- [Record extracts]:
§ §
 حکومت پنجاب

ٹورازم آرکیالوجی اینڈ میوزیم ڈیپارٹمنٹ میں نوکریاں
§ §
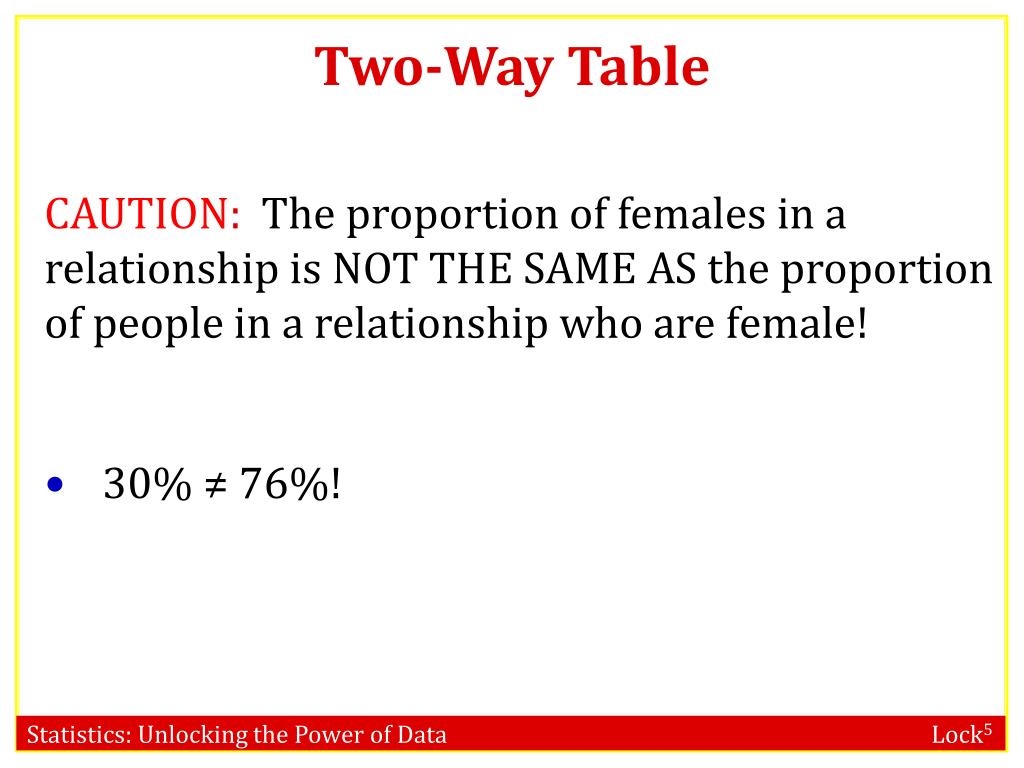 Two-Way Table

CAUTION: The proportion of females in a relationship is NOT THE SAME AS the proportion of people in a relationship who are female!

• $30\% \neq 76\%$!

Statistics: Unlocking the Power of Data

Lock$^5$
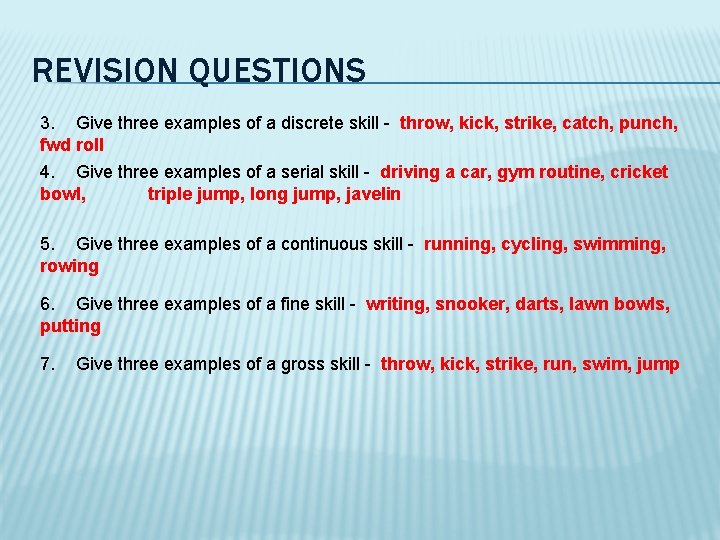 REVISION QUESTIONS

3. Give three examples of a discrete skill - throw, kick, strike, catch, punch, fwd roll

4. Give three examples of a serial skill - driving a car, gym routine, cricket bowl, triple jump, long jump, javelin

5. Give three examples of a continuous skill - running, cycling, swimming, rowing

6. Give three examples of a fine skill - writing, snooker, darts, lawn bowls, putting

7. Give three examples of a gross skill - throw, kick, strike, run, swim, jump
§ §
Copy the lines above exactly, starting with the line that contains "REVISION QUESTIONS" and ending with the line that contains "7. Give three", and leave out any pictures.

- [Solution for this problem]:
 REVISION QUESTIONS

3. Give three examples of a discrete skill - throw, kick, strike, catch, punch, fwd roll

4. Give three examples of a serial skill - driving a car, gym routine, cricket bowl, triple jump, long jump, javelin

5. Give three examples of a continuous skill - running, cycling, swimming, rowing

6. Give three examples of a fine skill - writing, snooker, darts, lawn bowls, putting

7. Give three examples of a gross skill - throw, kick, strike, run, swim, jump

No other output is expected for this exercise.